The WHO has issued guidelines on toxic metals like lead, mercury, and cadmium, highlighting health-based standards to mitigate risks during the green transition. Extraction shocks are escalating, with concerns over human and environmental costs in mining for lithium, nickel, and manganese.
How is GreenSTEM Technology addressing mine tailings remediation?
GreenSTEM Technology Corp's BioProspector™ is ready for field-testing to remediate mine tailings. Field trials are underway to promote sustainable remediation of mining waste.
What advancements is China making in renewable energy and related technologies?
China Longyuan is building 300GW solar and 100GW wind by 2025, with 18.8GW solar exports to Africa up 48%. Additional progress includes fusion records, liquid hydrogen, battery recycling rules, and buffers from CATL/BYD/Jinko against oil shocks.

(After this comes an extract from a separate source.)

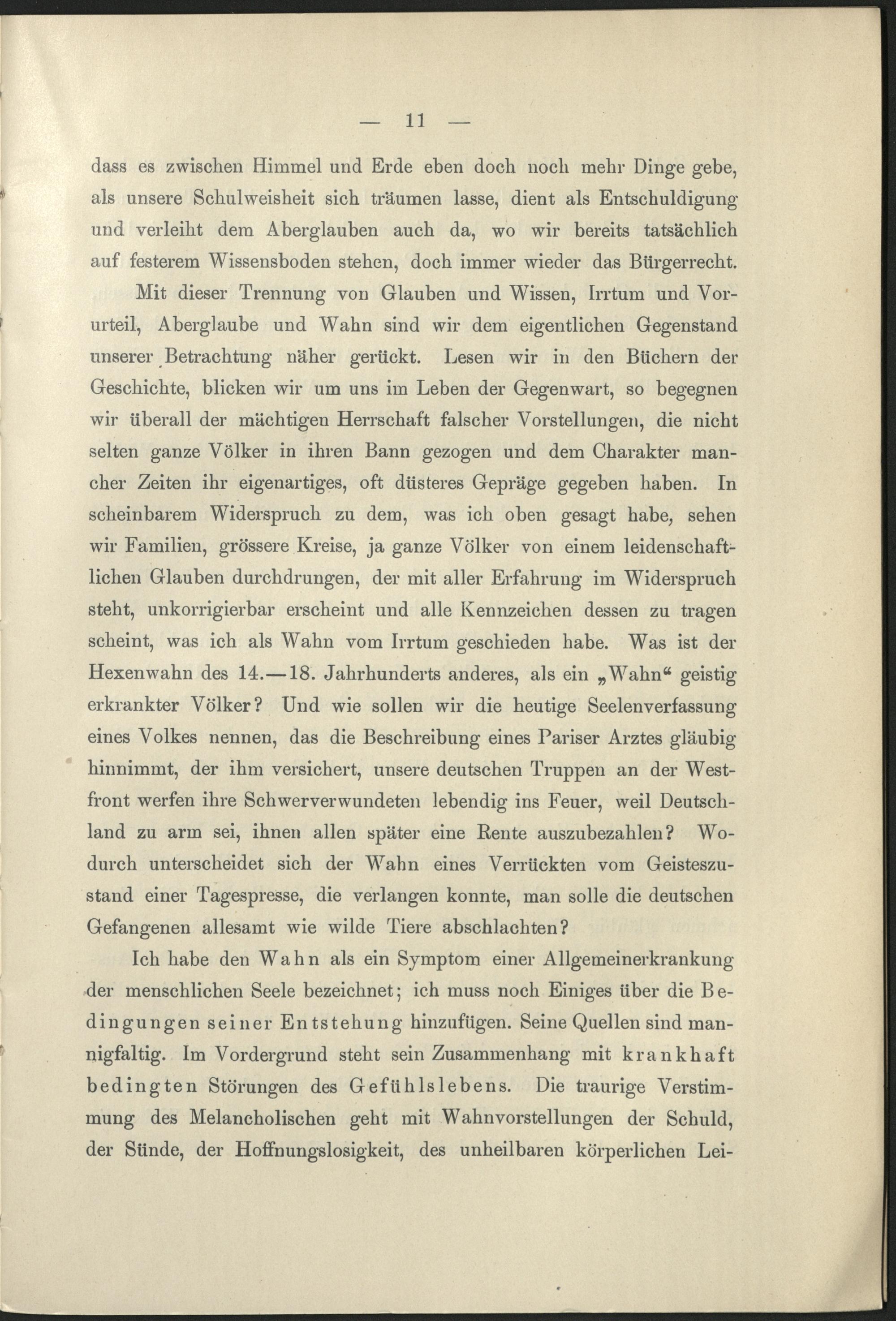 — 11 —

dass es zwischen Himmel und Erde eben doch noch mehr Dinge gebe, als unsere Schulweisheit sich träumen lasse, dient als Entschuldigung und verleiht dem Aberglauben auch da, wo wir bereits tatsächlich auf festerem Wissensboden stehen, doch immer wieder das Bürgerrecht.

Mit dieser Trennung von Glauben und Wissen, Irrtum und Vorurteil, Aberglaube und Wahn sind wir dem eigentlichen Gegenstand unserer Betrachtung näher gerückt. Lesen wir in den Büchern der Geschichte, blicken wir um uns im Leben der Gegenwart, so begegnen wir überall der mächtigen Herrschaft falscher Vorstellungen, die nicht selten ganze Völker in ihren Bann gezogen und dem Charakter mancher Zeiten ihr eigenartiges, oft düsteres Gepräge gegeben haben. In scheinbarem Widerspruch zu dem, was ich oben gesagt habe, sehen wir Familien, grössere Kreise, ja ganze Völker von einem leidenschaftlichen Glauben durchdrungen, der mit aller Erfahrung im Widerspruch steht, unkorrigierbar erscheint und alle Kennzeichen dessen zu tragen scheint, was ich als Wahn vom Irrtum geschieden habe. Was ist der Hexenwahn des 14.—18. Jahrhunderts anderes, als ein „Wahn“ geistig erkrankter Völker? Und wie sollen wir die heutige Seelenverfassung eines Volkes nennen, das die Beschreibung eines Pariser Arztes gläubig hinnimmt, der ihm versichert, unsere deutschen Truppen an der Westfront werfen ihre Schwerverwundeten lebendig ins Feuer, weil Deutschland zu arm sei, ihnen allen später eine Rente auszubezahlen? Wodurch unterscheidet sich der Wahn eines Verrückten vom Geisteszustand einer Tagespresse, die verlangen konnte, man solle die deutschen Gefangenen allesamt wie wilde Tiere abschlachten?

Ich habe den Wahn als ein Symptom einer Allgemeinerkrankung der menschlichen Seele bezeichnet; ich muss noch Einiges über die Bedingungen seiner Entstehung hinzufügen. Seine Quellen sind mannigfaltig. Im Vordergrund steht sein Zusammenhang mit krankhaft bedingten Störungen des Gefühlslebens. Die traurige Verstimmung des Melancholischen geht mit Wahnvorstellungen der Schuld, der Sünde, der Hoffnungslosigkeit, des unheilbaren körperlichen Lei-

What decarbonization efforts is Eramet undertaking for critical minerals?
Eramet is committed to decarbonizing manganese, nickel, and lithium extraction using bio-reducers, carbon capture and storage (CCS), and solar power. This aligns with Paris Climate Agreement targets.
What is France doing to advance offshore wind capacity?
France launched a 10GW offshore wind tender with non-China supplier caps. This is part of broader efforts to expand renewables.
How are geopolitical and policy factors impacting critical minerals supply?
EU CBAM spikes are pressuring imports, while DOE IIJA supports U.S. efforts. Developments in Pacific/Indonesia/Greenland/Australia face challenges, and oil boosts plastics circularity amid shocks.
What role does battery recycling play in China's green strategy?
China has introduced fusion/LH2/battery recycling rules to support its massive solar/wind buildout. Companies like CATL and BYD provide buffers against oil shocks.
Why are toxic metals a concern in the green transition according to WHO?
WHO guidelines harmonize standards for lead, mercury, and cadmium to address health risks from mining and processing. These well-studied metals pose escalating threats as green tech demand grows.
China Longyuan electrostate (300GW solar/100GW wind '25) + 18.8GW solar exports Africa (+48%) + fusion/LH2/battery recycling rules + CATL/BYD/Jinko buffers oil shocks; Eramet decarb manganese/nickel/lithium (bio-reducers/CCS/solar); GreenSTEM BioPro mine tailings remediation (field trials); France 10GW tender (non-China caps); Pacific/Indonesia/Greenland/Aus developments; EU CBAM spikes; DOE IIJA; WHO toxic metals (Pb/Hg/Cd) guidelines for green transition risks. Oil boosts plastics circularity. Status: escalating.